Fragmento:
Dios bendice a los que ayudan a los pobres y reprueba a los que se niegan a hacerlo: «a quien te pide dale, al que desee que le prestes algo no le vuelvas la espalda» (Mt 5,42). «Gratis lo recibieron, denlo gratis» (Mt 10,8). Jesucristo reconocerá a sus elegidos en lo que hayan hecho por los pobres. La buena nueva «anunciada a los pobres» (Mt 11,5; Lc 4,18) es el signo de la presencia de Cristo.

Las obras de misericordia son acciones caritativas mediante las cuales ayudamos a nuestro prójimo en sus necesidades corporales y espirituales. Instruir, aconsejar, consolar, confortar, son obras de misericordia espiritual, como perdonar y sufrir con paciencia. Las obras de misericordia corporal consisten especialmente en dar de comer al hambriento, dar techo a quien no lo tiene, vestir al desnudo, visitar a los enfermos y a los presos, enterrar a los muertos (Mt 25,31-46). Entre estas obras, la limosna hecha a los pobres es uno de los principales testimonios de la caridad fraterna; es también una práctica de justicia que agrada a Dios.

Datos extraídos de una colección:
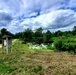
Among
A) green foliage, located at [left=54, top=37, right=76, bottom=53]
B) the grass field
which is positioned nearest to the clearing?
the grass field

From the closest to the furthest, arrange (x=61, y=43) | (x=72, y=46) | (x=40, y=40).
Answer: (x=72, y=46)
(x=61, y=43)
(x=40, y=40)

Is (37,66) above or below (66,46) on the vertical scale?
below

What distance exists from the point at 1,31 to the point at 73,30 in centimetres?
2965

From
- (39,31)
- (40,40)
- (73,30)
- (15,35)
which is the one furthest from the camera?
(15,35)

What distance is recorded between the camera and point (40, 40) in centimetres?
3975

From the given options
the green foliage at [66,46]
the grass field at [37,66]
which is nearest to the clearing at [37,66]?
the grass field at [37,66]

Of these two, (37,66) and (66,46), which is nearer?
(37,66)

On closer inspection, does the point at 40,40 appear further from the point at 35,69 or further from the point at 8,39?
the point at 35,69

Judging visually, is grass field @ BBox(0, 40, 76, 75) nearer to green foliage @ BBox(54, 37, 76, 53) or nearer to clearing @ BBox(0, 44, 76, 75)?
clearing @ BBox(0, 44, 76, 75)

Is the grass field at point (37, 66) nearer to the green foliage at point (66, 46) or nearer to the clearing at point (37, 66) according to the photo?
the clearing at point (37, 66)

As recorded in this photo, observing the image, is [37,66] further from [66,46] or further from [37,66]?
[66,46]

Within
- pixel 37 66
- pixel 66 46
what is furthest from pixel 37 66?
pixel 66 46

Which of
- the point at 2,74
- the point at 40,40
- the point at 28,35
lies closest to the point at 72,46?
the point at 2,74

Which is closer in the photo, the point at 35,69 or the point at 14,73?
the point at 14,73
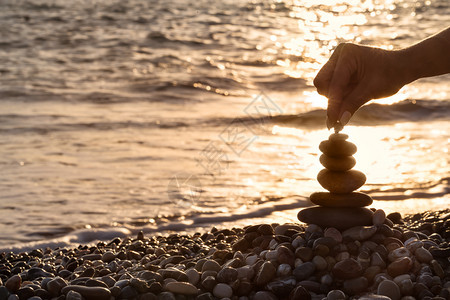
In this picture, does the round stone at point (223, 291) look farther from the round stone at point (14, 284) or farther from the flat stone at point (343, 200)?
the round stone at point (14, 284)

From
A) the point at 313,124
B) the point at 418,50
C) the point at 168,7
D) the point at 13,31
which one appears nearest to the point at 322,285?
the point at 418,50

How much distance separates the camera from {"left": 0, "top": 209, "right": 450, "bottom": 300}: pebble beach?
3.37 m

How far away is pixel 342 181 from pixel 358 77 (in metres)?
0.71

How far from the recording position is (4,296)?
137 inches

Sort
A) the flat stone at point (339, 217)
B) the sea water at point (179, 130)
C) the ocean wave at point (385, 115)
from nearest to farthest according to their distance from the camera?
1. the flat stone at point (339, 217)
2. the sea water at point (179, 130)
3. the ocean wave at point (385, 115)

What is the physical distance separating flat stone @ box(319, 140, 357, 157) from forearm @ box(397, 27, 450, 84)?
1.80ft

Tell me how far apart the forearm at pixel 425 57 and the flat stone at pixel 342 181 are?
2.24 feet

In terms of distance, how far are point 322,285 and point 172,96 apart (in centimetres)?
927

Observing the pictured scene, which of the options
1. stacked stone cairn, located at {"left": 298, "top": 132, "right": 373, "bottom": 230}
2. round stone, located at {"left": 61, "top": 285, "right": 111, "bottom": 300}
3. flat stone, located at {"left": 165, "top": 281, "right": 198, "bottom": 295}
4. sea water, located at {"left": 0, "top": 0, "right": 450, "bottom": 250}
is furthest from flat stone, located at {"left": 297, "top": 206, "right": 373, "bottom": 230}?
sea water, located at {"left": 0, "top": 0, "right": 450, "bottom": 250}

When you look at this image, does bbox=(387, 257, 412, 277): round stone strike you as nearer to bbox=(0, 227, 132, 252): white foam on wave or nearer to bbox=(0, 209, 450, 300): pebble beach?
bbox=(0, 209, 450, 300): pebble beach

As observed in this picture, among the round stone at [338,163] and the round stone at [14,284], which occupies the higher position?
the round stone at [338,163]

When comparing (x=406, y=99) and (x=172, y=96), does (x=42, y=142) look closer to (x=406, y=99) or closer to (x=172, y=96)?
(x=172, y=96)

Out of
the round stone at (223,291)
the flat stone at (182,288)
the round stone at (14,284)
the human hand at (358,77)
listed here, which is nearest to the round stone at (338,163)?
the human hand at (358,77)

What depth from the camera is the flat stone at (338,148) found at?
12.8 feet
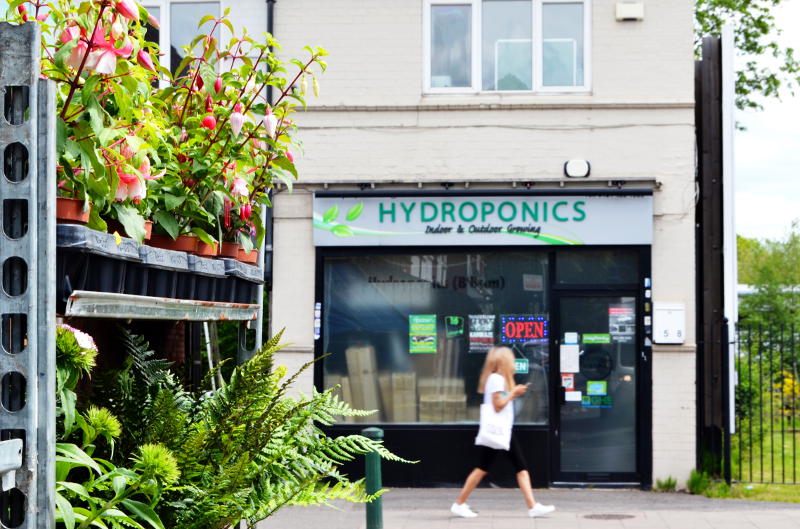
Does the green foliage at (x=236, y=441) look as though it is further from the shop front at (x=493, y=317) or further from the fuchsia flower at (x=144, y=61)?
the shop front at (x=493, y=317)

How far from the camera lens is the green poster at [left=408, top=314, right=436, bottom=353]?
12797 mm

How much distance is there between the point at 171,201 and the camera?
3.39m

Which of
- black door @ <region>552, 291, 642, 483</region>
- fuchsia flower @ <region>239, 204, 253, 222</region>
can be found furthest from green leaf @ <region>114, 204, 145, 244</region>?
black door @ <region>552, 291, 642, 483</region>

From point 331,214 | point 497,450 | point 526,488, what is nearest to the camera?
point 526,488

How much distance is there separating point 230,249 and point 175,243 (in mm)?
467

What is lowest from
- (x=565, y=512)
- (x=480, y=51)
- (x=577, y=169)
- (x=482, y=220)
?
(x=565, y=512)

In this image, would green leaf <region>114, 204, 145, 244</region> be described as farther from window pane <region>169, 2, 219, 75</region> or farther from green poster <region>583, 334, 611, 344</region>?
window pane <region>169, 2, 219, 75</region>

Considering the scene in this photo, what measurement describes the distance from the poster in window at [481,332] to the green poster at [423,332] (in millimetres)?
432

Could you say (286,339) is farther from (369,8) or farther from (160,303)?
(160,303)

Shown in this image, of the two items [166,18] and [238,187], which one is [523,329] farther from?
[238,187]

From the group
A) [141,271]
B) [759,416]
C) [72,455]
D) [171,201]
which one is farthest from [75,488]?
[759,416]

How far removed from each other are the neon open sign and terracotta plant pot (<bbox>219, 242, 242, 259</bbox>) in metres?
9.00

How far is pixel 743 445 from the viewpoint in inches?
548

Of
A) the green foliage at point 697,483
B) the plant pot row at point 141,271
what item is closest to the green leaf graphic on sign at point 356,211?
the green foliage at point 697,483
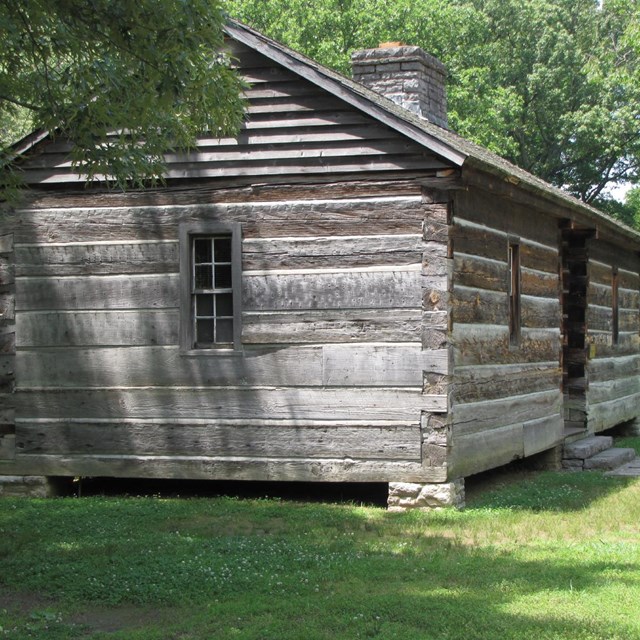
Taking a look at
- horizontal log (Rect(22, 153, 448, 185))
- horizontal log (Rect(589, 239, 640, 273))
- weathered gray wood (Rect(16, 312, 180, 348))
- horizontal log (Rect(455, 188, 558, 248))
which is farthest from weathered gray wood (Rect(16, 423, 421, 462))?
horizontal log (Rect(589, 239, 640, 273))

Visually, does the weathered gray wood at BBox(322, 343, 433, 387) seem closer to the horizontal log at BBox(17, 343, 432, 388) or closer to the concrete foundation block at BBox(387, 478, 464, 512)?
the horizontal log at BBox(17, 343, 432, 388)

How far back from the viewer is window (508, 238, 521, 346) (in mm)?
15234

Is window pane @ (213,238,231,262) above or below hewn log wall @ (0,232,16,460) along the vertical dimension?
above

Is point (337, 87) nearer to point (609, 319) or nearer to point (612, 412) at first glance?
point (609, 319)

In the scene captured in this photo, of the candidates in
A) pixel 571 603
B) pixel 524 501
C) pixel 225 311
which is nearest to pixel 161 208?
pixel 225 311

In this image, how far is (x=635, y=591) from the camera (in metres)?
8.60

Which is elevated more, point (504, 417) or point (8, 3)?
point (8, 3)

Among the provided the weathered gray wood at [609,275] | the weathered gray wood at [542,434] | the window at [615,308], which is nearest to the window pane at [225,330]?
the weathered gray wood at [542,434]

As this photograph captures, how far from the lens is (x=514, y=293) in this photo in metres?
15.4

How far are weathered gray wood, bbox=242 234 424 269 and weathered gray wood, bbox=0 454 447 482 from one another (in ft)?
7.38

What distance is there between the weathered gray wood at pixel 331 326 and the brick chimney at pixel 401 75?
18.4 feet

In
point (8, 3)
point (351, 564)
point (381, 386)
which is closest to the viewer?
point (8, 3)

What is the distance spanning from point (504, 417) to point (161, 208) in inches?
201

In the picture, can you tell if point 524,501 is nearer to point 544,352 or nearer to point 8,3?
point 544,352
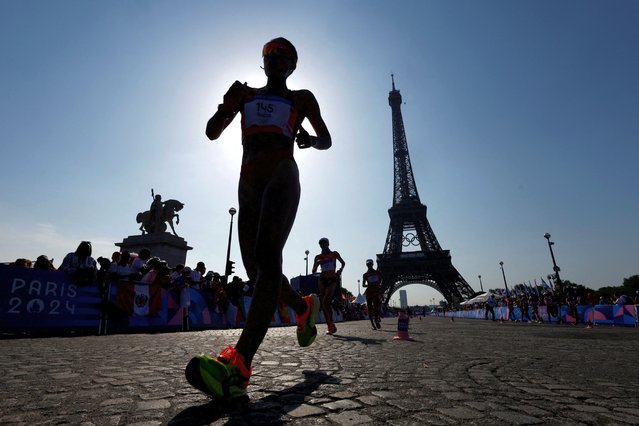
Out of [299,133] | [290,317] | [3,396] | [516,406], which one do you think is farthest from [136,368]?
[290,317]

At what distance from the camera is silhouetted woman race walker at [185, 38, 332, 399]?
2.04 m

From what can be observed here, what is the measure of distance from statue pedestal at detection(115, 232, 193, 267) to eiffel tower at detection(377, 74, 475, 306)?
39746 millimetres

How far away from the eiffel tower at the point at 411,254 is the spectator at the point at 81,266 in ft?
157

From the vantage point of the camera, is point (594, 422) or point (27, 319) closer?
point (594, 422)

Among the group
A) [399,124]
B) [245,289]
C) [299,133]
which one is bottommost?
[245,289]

Objetivo de la tarea: ¿Puedes continuar el fragmento sobre las obras de misericordia a partir del punto en que termina? El listado no guarda relación con el fragmento sobre las obras de misericordia.

Respuesta de la tarea:
III. EL TESTIMONIO CRISTIANO

«Les dijo: «Reciban el Espíritu Santo». Se nos ocurre preguntar: ¿Cómo es que Nuestro Señor dio el Espíritu Santo una vez cuando estaba en la tierra y otra cuando ya estaba en el cielo?… Porque dos son los preceptos de la caridad, a saber, el amor de Dios y del prójimo. Fue dado el Espíritu Santo en la tierra para que sea amado el prójimo; es dado desde el cielo para que sea amado Dios. Así como es una la caridad y dos los preceptos, así también es uno el Espíritu y dos las dádivas» (San Gregorio Magno).

«No hacer participar a los pobres de los propios bienes es robarles y quitarles la vida. Lo que tenemos no son nuestros bienes, sino los suyo» (S. Juan Crisóstomo).

«Cuando damos a los pobres las cosas indispensa-bles no les hacemos liberalidades personales, sino que les devolvemos lo que es suyo. Más que realizar un acto de caridad, lo que hacemos es cumplir un deber de justicia» (S. Gregorio Magno).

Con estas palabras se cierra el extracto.